At a time when I seemed a credible advisor on the topic, aspiring media psychologists used to ask me how to get on television. I replied that only two things were required: having an office near TV studios (my office at the Middlesex Hospital Medical School was in the middle of media land in central London) and having a popular subject, say the sexual fetishes of trauma victims who had been bitten by Royal dogs.
This blog is not a televisual event, but I hope to engage you with the popular and contentious subject of sex differences in intelligence. In part I am doing so because I intended to answer Nick Mackingtosh’s point that Richard Lynn’s work on sex differences had not been generally accepted. Sadly, Nick is no longer alive to participate, and the project was on the back burner anyway, because I thought it required going through many review papers and meta-analytic studies.
Now a paper comes along which gives a good introductory summary of the sex-differences-in-intelligence debate, and adds some new data on a large sample of over 7000 children. By way of background, all informed opinion was that men and women had the same level of intelligence, despite men’s 10% larger brain size. This paradox might have been resolved by showing that those extra neurones were required for the management of the penis. Not so, apparently. The proposal is that the extra capacity is taken up by greater visuo-spatial ability, which begs the question why it does not show up in intelligence measures. Richard Lynn upset the applecart by arguing that boys and girls matured at different rates, and when late maturing boys became men they were about 4-5 IQ points brighter than women. If one accepts that, plus the somewhat larger standard deviation for male intelligence (if one accepts that) then it is easy to see why there are more men at plus two sigma where all the interesting stuff happens. These larger issues to be discussed at a later time.
Salaheldin Farah Attallah Bakhiet, Bint-Wahab Muhammad Haseeb, Inas Fatehi Seddieg, Helen Cheng, and Richard Lynn (2015) Sex differences on Raven's Standard Progressive Matrices among 6 to 18 year olds in Sudan. Intelligence 50 (2015) 10–13.
They say: The Standard Progressive Matrices (SPM) was administered to a sample of 7226 school students aged 6 to 18 years in Sudan. The sample consisted of all the school students in the central sector of the provinces of Al Jazeera Aba, Raback, & Kosti in the White Nile state, approximately 300 km south of the capital, Khartoum. Schooling is compulsory in Sudan from the age of 6 and to 18 years.
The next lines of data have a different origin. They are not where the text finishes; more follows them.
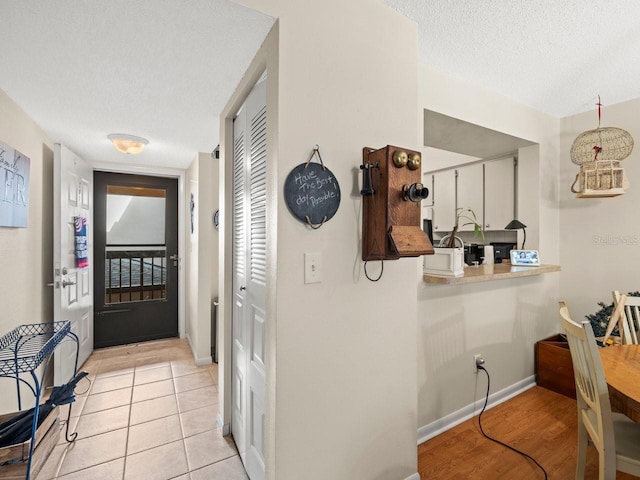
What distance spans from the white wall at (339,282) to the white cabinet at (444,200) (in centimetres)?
232

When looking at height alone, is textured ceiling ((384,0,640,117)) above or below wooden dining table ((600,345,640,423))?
above

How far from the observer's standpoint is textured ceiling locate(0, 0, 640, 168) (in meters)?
1.30

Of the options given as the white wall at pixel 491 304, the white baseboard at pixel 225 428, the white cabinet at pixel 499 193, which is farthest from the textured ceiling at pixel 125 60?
the white cabinet at pixel 499 193

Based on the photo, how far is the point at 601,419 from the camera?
122cm

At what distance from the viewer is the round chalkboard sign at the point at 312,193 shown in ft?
4.10

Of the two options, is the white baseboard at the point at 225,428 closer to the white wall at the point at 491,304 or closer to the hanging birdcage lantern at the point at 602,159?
the white wall at the point at 491,304

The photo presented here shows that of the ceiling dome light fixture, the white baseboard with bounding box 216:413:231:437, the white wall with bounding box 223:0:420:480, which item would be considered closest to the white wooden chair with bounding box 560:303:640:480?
the white wall with bounding box 223:0:420:480

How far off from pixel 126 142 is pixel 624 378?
11.5ft

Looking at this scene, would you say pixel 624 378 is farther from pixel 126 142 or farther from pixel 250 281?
pixel 126 142

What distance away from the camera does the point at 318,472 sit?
51.4 inches

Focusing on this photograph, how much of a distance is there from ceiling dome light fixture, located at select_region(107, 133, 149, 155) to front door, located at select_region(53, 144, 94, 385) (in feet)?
1.31

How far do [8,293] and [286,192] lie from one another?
2.02 meters

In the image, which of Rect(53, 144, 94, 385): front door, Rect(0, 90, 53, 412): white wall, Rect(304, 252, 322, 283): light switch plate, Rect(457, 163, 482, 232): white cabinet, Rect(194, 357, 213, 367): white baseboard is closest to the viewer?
Rect(304, 252, 322, 283): light switch plate

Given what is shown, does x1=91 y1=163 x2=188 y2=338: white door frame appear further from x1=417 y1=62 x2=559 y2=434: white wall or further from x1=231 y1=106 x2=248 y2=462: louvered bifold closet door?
x1=417 y1=62 x2=559 y2=434: white wall
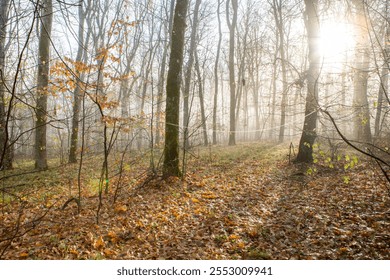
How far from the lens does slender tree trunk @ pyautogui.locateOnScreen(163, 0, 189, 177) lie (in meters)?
6.40

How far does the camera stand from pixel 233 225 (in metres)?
4.35

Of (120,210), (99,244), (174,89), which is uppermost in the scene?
(174,89)

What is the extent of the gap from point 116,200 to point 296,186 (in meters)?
4.66

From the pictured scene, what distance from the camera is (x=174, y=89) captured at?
6398mm

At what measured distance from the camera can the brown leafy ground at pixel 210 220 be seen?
3.54 metres

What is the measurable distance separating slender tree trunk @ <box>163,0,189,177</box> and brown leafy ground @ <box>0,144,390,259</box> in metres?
0.65

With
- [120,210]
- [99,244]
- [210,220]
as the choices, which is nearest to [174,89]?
[120,210]

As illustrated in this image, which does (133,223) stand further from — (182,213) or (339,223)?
(339,223)

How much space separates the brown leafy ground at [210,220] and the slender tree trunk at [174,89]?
0.65m

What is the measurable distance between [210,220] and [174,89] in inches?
140

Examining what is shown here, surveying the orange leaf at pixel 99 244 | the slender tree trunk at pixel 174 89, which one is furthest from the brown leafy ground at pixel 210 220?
the slender tree trunk at pixel 174 89

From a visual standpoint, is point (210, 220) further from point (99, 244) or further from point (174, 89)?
point (174, 89)
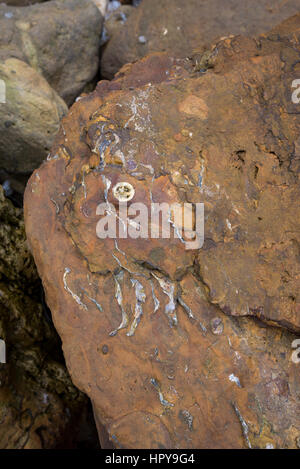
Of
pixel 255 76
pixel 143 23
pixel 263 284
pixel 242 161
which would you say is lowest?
pixel 263 284

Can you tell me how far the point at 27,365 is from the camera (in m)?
2.32

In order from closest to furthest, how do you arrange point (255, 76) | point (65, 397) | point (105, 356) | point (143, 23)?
point (105, 356), point (255, 76), point (65, 397), point (143, 23)

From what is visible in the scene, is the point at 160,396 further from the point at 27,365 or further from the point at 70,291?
the point at 27,365

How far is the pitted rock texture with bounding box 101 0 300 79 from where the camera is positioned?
272 centimetres

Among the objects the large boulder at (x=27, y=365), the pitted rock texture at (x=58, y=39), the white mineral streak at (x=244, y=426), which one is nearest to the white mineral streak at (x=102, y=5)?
the pitted rock texture at (x=58, y=39)

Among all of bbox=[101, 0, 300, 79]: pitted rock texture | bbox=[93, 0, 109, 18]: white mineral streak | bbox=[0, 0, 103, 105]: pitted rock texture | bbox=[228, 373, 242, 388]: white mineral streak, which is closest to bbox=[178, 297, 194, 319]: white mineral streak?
bbox=[228, 373, 242, 388]: white mineral streak

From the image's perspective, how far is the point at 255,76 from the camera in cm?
182

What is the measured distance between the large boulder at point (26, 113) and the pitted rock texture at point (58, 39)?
26 cm

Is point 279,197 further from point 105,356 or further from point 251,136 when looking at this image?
point 105,356

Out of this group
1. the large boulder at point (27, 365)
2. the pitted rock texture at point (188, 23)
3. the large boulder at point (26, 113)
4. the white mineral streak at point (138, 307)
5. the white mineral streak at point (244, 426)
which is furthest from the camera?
the pitted rock texture at point (188, 23)

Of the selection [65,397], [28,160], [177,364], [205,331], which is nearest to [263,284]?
[205,331]

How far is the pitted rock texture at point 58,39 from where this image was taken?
2.73 m

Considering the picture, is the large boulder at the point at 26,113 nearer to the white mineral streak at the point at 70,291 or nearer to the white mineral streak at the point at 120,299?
the white mineral streak at the point at 70,291

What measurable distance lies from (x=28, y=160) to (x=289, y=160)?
160cm
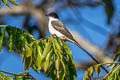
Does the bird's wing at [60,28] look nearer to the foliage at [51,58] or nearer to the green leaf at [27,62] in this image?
the foliage at [51,58]

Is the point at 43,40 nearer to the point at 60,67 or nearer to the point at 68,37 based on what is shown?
the point at 60,67

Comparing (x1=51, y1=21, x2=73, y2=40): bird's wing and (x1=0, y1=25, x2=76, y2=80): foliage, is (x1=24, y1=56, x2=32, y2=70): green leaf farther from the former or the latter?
(x1=51, y1=21, x2=73, y2=40): bird's wing

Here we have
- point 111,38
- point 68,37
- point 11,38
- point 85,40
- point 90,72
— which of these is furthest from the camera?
point 85,40

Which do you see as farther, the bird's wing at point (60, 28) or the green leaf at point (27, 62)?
the bird's wing at point (60, 28)

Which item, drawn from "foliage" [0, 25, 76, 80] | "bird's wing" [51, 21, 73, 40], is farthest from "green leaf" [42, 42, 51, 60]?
"bird's wing" [51, 21, 73, 40]

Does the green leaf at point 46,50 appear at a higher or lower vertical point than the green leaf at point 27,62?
higher

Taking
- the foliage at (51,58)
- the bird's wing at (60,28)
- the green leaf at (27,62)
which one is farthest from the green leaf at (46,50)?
the bird's wing at (60,28)

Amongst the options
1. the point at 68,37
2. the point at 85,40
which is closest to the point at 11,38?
the point at 68,37

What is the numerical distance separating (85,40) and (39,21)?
1.58 m

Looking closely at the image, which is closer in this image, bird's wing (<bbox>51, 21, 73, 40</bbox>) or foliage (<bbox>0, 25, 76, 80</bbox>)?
foliage (<bbox>0, 25, 76, 80</bbox>)

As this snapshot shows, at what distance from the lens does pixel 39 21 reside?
38.8ft

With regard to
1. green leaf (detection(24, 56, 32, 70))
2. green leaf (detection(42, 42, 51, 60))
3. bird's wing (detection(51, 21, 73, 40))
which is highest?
bird's wing (detection(51, 21, 73, 40))

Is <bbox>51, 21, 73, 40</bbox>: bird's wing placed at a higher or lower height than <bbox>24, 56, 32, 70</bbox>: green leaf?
higher

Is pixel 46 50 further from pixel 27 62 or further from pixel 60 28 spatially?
pixel 60 28
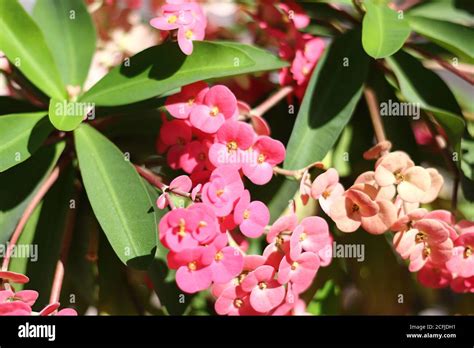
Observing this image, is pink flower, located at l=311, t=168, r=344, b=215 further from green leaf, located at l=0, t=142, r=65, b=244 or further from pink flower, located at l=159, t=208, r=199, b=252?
green leaf, located at l=0, t=142, r=65, b=244

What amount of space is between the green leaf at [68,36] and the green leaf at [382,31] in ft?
1.74

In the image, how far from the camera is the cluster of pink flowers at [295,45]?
125 centimetres

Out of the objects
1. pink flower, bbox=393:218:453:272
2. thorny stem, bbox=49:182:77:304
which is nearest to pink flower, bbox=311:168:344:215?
pink flower, bbox=393:218:453:272

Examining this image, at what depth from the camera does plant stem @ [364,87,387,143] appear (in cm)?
119

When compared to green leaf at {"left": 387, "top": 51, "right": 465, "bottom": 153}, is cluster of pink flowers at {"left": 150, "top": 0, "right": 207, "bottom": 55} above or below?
above

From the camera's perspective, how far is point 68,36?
1263 mm

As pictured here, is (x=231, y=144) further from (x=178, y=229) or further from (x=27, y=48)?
(x=27, y=48)

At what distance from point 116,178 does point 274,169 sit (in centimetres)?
27

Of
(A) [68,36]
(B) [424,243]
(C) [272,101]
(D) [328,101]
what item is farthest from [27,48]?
(B) [424,243]

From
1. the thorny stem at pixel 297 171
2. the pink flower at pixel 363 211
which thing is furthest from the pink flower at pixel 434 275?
the thorny stem at pixel 297 171

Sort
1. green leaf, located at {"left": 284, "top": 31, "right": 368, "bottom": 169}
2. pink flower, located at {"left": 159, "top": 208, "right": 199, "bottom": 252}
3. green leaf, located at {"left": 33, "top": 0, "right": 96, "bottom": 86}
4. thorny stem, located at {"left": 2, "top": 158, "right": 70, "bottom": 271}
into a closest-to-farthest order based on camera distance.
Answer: pink flower, located at {"left": 159, "top": 208, "right": 199, "bottom": 252}
thorny stem, located at {"left": 2, "top": 158, "right": 70, "bottom": 271}
green leaf, located at {"left": 284, "top": 31, "right": 368, "bottom": 169}
green leaf, located at {"left": 33, "top": 0, "right": 96, "bottom": 86}

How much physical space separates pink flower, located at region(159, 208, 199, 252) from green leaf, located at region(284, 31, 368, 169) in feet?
0.86
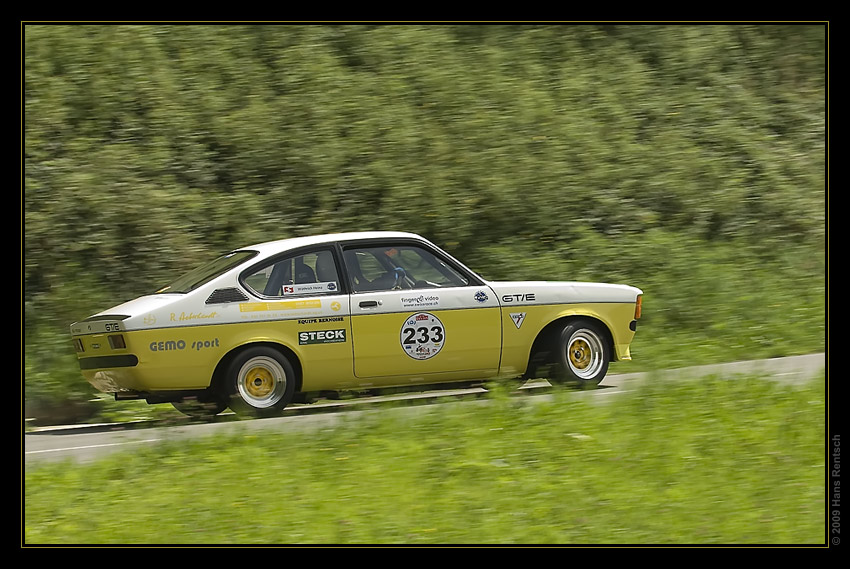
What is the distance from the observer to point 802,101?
58.4ft

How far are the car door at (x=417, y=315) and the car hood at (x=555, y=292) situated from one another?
0.55ft

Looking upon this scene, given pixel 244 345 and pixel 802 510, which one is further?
pixel 244 345

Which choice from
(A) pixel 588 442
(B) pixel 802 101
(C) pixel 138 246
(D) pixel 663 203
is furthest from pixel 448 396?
(B) pixel 802 101

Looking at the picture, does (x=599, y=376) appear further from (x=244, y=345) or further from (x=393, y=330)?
(x=244, y=345)

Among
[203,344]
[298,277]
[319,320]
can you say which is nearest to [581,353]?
[319,320]

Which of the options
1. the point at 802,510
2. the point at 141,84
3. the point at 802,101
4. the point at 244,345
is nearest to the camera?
the point at 802,510

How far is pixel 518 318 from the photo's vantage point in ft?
29.9

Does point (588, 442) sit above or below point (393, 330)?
below

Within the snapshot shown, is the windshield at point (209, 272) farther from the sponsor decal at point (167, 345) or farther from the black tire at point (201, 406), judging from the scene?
the black tire at point (201, 406)

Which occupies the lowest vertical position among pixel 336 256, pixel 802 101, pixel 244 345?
pixel 244 345

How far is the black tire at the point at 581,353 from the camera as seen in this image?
929cm

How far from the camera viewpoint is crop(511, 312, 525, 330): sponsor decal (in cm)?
911

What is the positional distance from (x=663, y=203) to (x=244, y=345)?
857 cm

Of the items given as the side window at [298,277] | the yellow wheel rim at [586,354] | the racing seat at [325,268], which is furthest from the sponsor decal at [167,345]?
the yellow wheel rim at [586,354]
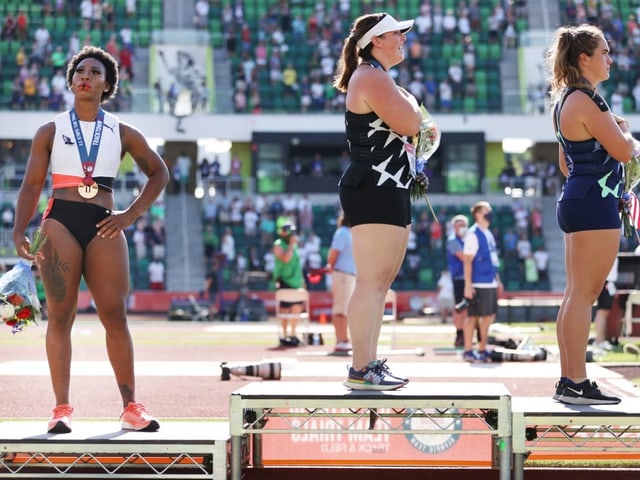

The data were analysed for the sex differences on the total scores on the Standard Progressive Matrices and for the scores on the three factors of Gestalt Visualization, Verbal-analytic Reasoning and Visuo-spatial Ability identified by Lynn et al. (2004). To calculate scores on the three factors, a principal components analysis was carried out that showed three factors with eigenvalues greater than unity.
There were no statistically significant sex differences between the total scores of the 6 to 13 year olds, but among 14 to 18 year olds males obtained higher average scores than females and among the 16, 17 and 18 years olds the average male advantage was 0.337d, equivalent to 5 IQ points. An analysis of the data for the sex differences on the three factors of Gestalt Visualization, Verbal-analytic Reasoning and Visuospatial Ability identified by Lynn, Allik and Irwing (2004) showed similar age trends to those for the total scores.
Table 1 gives the key findings:
If I had to talk about it on television I would show the picture below, with IQ on the ordinate. The sex differences are absolutely conclusive at age 17 but indifferent at age 18, and the graph makes that more clear than the table.
The picture makes the general pattern clear, with the switchover happening at age 11 when boys start to push ahead a bit, with more gains later. Even without the exceptional 17 year old performance, sex differences are evident.
The authors come to 4 conclusions:
1) no statistically significant sex differences for 6 to 13 year olds, suggesting girls are not disadvantaged in Sudan; (I could posit a later disadvantage)
2) there are sex differences later, broadly but not perfectly in line with Lynn’s 1994 predictions;
3) male advantage is visible at age 12 and statistically significant by age 14 in Sudan, sooner than predicted, and by 16 is at the equivalent of 5 IQ points;
4) the sex differences on the three sub-factors show similar although not identical age trends as those for the total scores. The only major difference is that on Visuo-spatial ability girls performed significantly better than boys at age 11 (.17d).
So, that ends the sex lesson. Lynn’s thesis about male advantage after age 16 was derived from data from European cultures. On any assessment of culture there are significant differences between growing up in Sudan and in Europe, but the same pattern is confirmed in this study. It seems more like sexual dimorphism than cultural constraints, though one can never be sure without comparing many different cultures, and this paper is one piece in the jigsaw.
One thing the paper did not do, because it was not the main topic, was to compare the overall levels of achievement with Western norms. If one takes age 15 as a comparison point then the average score of 28 in the Sudan would be below the 5th percentile on British or US norms. This is roughly in line with the other 12 known studies on intelligence in Sudan.